• **STATED GOAL**: Pull out every line of the material below that contains the string "bbox", matching its case exactly.

Material from a dataset
____
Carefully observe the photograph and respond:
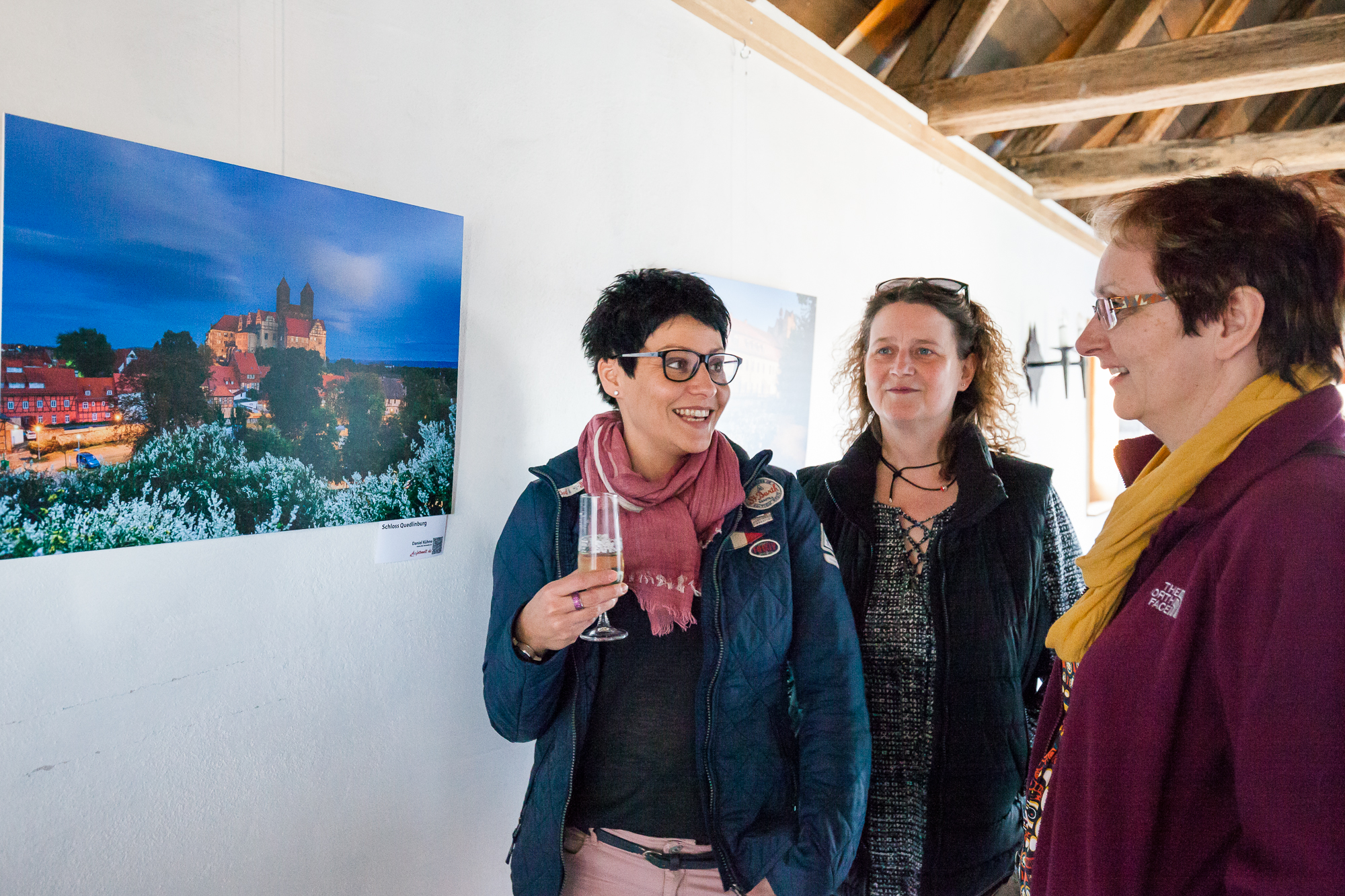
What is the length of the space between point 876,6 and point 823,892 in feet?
12.6

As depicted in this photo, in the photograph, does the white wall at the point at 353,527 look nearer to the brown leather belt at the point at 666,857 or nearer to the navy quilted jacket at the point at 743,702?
the navy quilted jacket at the point at 743,702

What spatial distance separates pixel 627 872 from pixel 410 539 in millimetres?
802

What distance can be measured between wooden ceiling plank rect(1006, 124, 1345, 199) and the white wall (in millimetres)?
3595

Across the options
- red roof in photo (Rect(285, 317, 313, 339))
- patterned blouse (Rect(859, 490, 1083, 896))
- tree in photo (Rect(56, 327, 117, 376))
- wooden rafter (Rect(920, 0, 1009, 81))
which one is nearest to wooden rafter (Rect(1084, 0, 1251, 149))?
wooden rafter (Rect(920, 0, 1009, 81))

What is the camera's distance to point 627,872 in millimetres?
1430

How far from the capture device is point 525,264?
6.34ft

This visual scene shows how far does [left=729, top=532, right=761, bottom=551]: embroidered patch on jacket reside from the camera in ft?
4.98

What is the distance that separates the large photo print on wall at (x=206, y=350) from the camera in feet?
3.87

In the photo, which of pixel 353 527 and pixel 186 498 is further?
pixel 353 527

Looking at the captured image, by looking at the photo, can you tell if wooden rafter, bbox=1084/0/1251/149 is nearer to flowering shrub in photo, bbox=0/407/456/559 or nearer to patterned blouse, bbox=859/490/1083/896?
patterned blouse, bbox=859/490/1083/896

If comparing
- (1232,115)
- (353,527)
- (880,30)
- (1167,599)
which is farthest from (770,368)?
(1232,115)

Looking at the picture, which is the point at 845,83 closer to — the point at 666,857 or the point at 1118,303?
the point at 1118,303

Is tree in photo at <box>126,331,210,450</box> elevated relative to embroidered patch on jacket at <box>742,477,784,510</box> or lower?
elevated

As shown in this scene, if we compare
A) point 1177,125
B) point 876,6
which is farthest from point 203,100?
point 1177,125
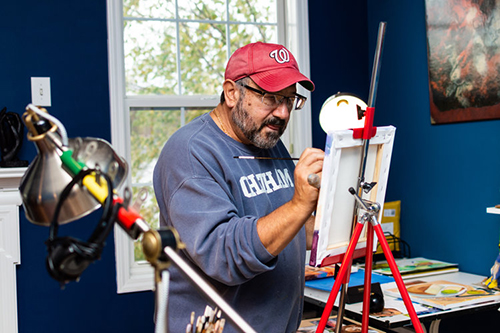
____
• **FINAL RESULT**:
Looking at the captured image, by looking at the photo, can you tell if wooden rafter, bbox=1084/0/1251/149 is nearer to flowering shrub in photo, bbox=0/407/456/559 or nearer to patterned blouse, bbox=859/490/1083/896?
patterned blouse, bbox=859/490/1083/896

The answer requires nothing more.